# [Aim of the task]
If a line in the material below has the word "frames", copy it.
• • • • •
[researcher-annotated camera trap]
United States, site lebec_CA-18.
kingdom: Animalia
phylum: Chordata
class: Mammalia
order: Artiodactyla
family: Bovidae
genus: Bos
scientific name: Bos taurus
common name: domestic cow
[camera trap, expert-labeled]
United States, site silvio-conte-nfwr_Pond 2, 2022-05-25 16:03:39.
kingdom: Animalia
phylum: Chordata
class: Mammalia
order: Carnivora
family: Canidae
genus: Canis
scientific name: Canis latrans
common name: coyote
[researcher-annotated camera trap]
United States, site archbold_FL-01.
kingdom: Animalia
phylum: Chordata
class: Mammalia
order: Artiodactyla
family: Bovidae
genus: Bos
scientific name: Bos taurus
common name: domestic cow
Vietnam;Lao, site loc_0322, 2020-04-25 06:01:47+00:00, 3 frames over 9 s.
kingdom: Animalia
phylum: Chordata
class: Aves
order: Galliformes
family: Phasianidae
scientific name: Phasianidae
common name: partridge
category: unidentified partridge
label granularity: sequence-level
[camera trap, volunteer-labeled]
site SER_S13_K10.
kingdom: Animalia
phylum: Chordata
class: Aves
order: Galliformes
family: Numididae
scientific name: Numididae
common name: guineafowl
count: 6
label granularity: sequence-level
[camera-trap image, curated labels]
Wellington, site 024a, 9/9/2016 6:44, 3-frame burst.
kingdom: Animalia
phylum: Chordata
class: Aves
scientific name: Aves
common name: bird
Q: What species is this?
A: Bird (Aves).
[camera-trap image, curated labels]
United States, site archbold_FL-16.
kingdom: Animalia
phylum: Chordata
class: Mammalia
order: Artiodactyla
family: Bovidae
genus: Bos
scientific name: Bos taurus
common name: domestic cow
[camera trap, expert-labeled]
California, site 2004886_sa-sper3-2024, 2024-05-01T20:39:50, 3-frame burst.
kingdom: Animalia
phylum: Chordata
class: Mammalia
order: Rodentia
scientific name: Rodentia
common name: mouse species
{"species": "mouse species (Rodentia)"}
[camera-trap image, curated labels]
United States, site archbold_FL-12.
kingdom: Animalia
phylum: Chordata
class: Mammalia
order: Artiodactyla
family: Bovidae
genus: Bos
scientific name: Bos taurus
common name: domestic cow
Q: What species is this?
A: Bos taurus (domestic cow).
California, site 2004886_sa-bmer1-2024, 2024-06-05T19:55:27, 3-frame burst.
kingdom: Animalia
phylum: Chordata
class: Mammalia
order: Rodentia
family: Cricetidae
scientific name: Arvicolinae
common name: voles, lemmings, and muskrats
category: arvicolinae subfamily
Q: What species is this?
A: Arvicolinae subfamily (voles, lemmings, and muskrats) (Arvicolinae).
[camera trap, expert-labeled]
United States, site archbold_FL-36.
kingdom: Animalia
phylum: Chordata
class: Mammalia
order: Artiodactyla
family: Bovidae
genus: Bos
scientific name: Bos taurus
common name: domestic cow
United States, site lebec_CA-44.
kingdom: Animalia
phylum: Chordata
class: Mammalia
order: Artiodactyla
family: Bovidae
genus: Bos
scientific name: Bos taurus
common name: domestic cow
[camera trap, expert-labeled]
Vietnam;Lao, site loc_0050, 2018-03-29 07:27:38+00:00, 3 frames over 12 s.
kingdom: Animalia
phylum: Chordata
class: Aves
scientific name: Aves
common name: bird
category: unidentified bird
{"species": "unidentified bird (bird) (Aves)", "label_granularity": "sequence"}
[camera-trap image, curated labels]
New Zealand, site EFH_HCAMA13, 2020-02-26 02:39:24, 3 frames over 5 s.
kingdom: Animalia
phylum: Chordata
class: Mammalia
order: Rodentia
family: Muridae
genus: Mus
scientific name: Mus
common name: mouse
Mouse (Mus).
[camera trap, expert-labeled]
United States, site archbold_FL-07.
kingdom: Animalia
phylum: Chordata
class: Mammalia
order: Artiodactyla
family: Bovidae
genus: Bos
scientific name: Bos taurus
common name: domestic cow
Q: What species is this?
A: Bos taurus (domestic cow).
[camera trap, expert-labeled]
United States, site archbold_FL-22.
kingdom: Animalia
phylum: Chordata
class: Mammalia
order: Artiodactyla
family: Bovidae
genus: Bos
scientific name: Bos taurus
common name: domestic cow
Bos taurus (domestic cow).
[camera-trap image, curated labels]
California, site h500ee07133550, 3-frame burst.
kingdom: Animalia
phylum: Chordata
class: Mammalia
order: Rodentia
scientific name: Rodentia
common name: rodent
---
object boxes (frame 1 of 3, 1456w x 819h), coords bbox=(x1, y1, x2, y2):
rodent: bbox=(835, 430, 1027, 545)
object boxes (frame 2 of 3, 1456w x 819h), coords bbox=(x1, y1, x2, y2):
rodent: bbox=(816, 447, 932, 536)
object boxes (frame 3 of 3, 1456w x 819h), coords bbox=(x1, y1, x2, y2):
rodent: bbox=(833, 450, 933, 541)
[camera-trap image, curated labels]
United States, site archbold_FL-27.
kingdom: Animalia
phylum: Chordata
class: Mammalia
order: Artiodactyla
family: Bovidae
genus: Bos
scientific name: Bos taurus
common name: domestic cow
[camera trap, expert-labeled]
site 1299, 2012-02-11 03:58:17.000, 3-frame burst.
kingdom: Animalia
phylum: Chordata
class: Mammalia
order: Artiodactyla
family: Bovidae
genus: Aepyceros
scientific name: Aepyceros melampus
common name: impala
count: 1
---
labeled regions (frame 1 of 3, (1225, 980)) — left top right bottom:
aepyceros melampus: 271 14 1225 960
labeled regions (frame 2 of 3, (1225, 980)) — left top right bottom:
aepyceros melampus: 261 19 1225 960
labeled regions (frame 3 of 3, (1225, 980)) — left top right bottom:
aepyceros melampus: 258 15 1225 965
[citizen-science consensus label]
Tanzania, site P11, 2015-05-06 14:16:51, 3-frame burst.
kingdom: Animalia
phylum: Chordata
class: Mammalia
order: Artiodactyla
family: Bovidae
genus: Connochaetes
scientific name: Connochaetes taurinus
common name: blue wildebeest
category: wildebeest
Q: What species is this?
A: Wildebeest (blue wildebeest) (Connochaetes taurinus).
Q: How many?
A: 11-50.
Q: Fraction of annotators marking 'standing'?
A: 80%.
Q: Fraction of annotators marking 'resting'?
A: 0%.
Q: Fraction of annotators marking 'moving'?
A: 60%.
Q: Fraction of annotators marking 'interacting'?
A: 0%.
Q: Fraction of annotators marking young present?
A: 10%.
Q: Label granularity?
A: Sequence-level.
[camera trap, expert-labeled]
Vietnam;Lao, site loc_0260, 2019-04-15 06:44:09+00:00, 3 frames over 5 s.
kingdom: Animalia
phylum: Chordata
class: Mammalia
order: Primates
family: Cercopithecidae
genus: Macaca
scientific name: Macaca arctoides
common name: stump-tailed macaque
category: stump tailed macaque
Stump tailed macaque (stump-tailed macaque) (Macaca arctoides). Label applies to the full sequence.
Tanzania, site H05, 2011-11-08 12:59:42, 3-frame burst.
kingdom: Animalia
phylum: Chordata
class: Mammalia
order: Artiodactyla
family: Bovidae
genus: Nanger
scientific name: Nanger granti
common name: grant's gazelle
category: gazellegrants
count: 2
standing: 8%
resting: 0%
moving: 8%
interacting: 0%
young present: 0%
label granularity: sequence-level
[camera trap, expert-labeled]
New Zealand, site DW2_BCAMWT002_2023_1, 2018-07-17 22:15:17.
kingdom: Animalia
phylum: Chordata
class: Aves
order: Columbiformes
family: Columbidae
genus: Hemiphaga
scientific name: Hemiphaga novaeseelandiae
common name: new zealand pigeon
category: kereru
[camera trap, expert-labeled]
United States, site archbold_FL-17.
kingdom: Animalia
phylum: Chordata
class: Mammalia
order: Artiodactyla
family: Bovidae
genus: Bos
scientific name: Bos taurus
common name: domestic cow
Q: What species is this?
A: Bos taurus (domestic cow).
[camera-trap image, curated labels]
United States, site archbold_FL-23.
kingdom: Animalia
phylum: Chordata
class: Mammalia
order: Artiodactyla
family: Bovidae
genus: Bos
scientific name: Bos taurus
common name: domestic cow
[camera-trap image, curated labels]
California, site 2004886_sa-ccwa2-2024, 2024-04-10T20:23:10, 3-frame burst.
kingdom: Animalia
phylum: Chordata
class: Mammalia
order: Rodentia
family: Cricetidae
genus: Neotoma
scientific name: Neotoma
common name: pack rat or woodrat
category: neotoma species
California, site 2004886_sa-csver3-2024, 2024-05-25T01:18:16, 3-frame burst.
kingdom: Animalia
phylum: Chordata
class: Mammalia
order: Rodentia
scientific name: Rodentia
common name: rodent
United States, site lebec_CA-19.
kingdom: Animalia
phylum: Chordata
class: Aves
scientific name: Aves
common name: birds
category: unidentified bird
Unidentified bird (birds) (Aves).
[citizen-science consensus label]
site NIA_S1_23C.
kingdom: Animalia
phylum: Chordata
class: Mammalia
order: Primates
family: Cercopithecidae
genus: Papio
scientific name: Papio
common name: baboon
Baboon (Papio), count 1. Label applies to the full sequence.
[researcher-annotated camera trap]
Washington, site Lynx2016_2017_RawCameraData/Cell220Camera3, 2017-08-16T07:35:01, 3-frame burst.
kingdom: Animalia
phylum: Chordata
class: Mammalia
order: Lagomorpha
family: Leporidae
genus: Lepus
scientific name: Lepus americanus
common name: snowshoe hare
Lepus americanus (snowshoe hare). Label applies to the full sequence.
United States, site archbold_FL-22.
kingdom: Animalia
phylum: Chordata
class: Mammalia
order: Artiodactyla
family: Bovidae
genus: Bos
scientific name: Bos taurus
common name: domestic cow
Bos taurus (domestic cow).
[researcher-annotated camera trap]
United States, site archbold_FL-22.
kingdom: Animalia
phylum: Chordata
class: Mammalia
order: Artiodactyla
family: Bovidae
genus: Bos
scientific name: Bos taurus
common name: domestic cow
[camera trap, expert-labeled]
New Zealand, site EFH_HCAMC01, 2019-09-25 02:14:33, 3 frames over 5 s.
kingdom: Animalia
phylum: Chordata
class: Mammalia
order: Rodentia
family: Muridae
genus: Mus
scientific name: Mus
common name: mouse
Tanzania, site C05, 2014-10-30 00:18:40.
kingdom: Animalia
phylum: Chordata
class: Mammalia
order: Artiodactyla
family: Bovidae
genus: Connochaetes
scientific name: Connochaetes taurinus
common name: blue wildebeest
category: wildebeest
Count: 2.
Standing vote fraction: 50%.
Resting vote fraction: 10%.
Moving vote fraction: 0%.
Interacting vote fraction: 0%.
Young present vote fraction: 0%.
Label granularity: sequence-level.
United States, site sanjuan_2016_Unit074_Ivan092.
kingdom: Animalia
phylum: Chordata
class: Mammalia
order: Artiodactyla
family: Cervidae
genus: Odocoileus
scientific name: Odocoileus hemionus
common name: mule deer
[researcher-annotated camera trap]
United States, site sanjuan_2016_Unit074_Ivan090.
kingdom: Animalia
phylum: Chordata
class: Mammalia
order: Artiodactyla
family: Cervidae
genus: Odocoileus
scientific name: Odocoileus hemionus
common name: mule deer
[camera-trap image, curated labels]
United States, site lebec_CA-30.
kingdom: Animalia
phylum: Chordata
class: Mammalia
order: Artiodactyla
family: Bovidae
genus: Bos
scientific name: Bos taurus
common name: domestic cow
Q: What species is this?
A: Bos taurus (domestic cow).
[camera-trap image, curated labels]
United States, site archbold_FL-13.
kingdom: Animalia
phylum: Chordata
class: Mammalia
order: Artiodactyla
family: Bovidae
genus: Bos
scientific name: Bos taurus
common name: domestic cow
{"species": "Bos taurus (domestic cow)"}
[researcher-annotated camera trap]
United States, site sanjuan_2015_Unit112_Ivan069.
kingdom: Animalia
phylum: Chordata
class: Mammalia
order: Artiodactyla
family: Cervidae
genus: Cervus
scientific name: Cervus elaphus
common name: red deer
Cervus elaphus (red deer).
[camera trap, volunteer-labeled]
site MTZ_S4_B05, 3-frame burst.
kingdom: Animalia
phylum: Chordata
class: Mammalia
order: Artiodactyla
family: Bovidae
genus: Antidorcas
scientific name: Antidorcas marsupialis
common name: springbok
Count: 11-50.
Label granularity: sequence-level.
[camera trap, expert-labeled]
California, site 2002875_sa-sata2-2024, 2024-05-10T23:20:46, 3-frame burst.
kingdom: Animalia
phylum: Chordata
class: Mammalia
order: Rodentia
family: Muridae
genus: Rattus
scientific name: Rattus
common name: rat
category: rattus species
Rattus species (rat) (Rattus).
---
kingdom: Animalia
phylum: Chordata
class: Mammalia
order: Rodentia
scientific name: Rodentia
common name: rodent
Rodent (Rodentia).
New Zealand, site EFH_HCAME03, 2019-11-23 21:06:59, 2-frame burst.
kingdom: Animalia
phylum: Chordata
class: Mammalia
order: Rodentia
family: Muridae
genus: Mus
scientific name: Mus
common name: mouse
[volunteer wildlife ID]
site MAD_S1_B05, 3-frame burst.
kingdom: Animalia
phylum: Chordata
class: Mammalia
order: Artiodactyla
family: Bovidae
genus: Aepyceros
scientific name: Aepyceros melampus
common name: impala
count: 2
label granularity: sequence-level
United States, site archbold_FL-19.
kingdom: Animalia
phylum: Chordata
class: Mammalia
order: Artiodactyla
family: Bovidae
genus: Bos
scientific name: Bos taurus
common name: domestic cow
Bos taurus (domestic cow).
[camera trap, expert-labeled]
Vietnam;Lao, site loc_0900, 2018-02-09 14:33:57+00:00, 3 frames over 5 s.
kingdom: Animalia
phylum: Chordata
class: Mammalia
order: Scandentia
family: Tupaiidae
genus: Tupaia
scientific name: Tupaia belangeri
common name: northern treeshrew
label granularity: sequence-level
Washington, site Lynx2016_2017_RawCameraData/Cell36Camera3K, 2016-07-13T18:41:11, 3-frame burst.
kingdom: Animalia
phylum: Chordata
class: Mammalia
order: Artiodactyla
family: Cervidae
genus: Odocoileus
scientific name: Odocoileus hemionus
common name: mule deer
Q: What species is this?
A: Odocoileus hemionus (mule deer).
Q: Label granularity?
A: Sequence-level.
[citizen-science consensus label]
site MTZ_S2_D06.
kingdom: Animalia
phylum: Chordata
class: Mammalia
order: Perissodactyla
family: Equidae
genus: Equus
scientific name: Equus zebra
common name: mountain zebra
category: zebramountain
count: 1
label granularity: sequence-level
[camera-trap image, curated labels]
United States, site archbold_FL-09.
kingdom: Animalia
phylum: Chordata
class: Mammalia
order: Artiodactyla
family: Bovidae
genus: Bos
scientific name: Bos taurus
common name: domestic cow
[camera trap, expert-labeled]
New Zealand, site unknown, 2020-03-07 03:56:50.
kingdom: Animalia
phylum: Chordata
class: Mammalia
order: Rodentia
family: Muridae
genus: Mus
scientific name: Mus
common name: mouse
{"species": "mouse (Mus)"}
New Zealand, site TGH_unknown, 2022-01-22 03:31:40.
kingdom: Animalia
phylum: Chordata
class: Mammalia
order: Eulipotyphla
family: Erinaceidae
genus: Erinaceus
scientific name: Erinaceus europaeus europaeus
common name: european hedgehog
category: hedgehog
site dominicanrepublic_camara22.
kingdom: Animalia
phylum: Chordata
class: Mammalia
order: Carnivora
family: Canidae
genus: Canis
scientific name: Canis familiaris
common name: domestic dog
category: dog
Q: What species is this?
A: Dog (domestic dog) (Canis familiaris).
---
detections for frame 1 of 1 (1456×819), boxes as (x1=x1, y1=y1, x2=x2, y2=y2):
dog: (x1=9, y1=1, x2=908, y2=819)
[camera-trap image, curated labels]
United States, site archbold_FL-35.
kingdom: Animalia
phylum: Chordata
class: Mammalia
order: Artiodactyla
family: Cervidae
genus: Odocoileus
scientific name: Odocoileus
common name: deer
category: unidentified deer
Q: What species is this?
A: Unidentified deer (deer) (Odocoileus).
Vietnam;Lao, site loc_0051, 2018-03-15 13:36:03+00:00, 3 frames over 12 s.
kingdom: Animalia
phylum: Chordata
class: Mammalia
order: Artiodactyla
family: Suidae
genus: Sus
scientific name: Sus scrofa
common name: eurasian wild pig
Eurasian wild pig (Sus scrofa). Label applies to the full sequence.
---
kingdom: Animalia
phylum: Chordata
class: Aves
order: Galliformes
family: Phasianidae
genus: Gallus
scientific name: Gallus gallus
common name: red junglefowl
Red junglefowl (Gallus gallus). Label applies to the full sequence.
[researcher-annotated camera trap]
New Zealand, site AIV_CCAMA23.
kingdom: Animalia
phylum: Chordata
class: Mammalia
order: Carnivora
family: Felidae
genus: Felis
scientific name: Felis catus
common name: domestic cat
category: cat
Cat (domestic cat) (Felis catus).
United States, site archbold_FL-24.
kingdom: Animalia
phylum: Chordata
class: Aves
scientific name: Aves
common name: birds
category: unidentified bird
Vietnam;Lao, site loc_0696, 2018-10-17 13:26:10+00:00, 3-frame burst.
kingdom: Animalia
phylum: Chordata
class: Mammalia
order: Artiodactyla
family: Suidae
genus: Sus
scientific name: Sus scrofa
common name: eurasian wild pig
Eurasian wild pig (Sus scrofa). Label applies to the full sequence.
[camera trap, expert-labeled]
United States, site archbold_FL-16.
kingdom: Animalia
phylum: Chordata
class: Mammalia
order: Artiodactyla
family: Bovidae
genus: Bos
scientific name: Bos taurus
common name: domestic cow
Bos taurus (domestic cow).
• • • • •
# [Finished exercise]
Vietnam;Lao, site loc_0322, 2020-04-25 06:01:47+00:00, 3 frames over 9 s.
Vietnam;Lao, site loc_0050, 2018-03-29 07:27:38+00:00, 3 frames over 12 s.
New Zealand, site EFH_HCAMA13, 2020-02-26 02:39:24, 3 frames over 5 s.
Vietnam;Lao, site loc_0260, 2019-04-15 06:44:09+00:00, 3 frames over 5 s.
New Zealand, site EFH_HCAMC01, 2019-09-25 02:14:33, 3 frames over 5 s.
Vietnam;Lao, site loc_0900, 2018-02-09 14:33:57+00:00, 3 frames over 5 s.
Vietnam;Lao, site loc_0051, 2018-03-15 13:36:03+00:00, 3 frames over 12 s.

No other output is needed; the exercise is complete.